Wydarzenie historyczne, o którym wciąż mówi się za mało. Treblinka. To tam na powierzchni nieco mniejszej, niż Stadion Narodowy zamordowano prawie 1 000 000 ludzi.
Ludzi przewiezionych tam w 7 854 wagonach. Ludzi, których przeliczano wyłącznie na zysk. 79 marek i 44 fenigów – tyle był wart 1 więzień. A jednak wyniszczeni i odarci z godności ludzie odważyli się wzniecić BUNT. 2 sierpnia 1943 w Treblince wybuchło jedyne przeprowadzone na taką skalę i zakończone sukcesem powstanie w niemieckim nazistowskim obozie zagłady. Powstanie, w którym wzięło udział 700 więźniów, 300 uciekło, prawie 100 z nich dożyło końca wojny.
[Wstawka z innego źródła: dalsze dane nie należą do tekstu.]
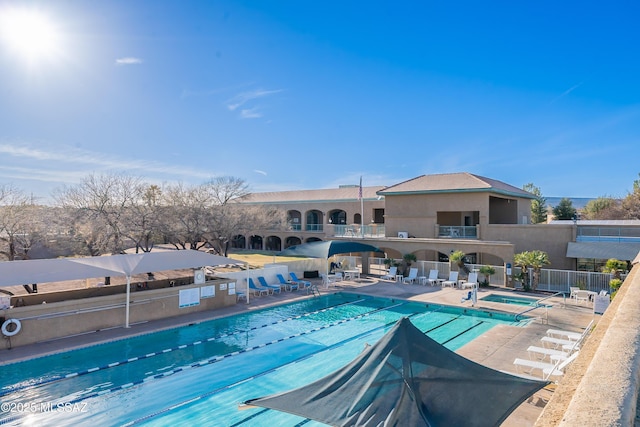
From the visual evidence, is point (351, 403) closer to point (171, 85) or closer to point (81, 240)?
point (171, 85)

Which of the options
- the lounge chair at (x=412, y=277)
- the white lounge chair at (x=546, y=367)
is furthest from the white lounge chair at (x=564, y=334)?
the lounge chair at (x=412, y=277)

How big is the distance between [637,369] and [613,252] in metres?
22.6

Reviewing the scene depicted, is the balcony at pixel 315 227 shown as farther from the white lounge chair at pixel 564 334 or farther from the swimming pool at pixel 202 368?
the white lounge chair at pixel 564 334

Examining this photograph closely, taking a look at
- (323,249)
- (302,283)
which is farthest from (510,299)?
(302,283)

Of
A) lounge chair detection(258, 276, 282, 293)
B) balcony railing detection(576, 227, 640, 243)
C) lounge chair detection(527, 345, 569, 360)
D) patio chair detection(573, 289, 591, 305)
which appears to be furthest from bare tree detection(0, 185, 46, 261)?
balcony railing detection(576, 227, 640, 243)

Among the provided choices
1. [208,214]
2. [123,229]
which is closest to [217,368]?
[123,229]

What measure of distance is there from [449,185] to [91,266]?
22.6 meters

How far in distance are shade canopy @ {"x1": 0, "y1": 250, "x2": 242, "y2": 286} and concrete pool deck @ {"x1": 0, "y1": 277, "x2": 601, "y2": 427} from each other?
2.06 meters

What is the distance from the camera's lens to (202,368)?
36.3ft

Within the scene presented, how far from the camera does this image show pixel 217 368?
11.1m

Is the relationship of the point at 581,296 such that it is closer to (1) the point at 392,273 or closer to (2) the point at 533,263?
(2) the point at 533,263

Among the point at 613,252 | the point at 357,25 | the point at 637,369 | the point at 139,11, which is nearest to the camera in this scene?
the point at 637,369

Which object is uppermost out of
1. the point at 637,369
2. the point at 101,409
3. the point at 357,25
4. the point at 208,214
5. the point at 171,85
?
the point at 357,25

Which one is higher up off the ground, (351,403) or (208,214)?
(208,214)
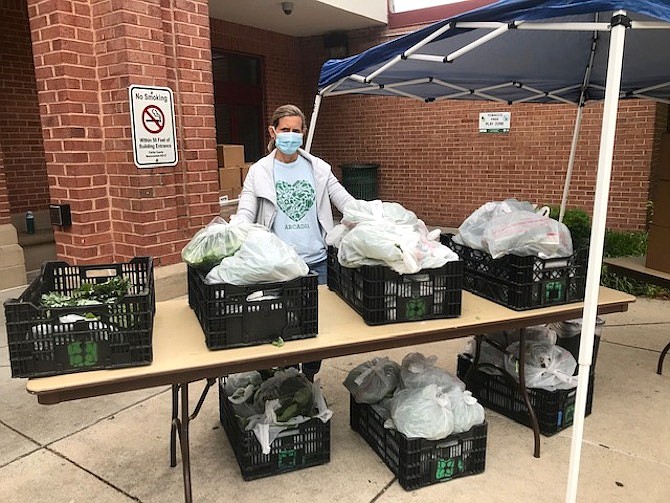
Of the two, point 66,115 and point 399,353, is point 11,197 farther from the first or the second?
point 399,353

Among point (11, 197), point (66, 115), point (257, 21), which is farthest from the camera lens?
point (257, 21)

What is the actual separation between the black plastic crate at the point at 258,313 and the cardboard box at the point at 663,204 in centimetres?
309

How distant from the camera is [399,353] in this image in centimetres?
439

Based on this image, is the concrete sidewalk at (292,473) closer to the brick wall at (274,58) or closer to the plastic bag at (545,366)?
the plastic bag at (545,366)

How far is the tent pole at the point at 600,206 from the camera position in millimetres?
1975

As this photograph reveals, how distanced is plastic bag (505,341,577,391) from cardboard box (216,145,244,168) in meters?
4.33

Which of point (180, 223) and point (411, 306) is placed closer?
point (411, 306)

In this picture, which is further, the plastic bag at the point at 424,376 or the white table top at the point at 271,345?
the plastic bag at the point at 424,376

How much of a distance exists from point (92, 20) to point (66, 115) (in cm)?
81

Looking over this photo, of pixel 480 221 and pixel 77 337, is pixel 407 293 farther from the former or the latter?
pixel 77 337

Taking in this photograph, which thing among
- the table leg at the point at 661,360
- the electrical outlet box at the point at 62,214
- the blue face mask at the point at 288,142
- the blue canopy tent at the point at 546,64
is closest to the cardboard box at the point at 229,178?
the electrical outlet box at the point at 62,214

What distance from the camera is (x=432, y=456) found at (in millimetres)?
2592

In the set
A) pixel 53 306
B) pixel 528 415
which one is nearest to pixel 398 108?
pixel 528 415

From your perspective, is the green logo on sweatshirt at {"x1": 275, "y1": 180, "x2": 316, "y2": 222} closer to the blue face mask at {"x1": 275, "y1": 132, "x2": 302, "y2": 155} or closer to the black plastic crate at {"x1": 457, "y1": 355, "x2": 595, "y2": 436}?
the blue face mask at {"x1": 275, "y1": 132, "x2": 302, "y2": 155}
Książka Michała Wójcika „Treblinka 43. Bunt w fabryce śmierci”, dziennikarza i historyka, to rekonstrukcja tego mało znanego i niewiarygodnego buntu. To opowieść o niezwykłym bohaterstwie, wierze, nadziei i o tym, że nawet w największym piekle może zdarzyć się cud.
Premiera książki, która ukaże się nakładem Wydawnictwa Znak, 1 sierpnia 2018.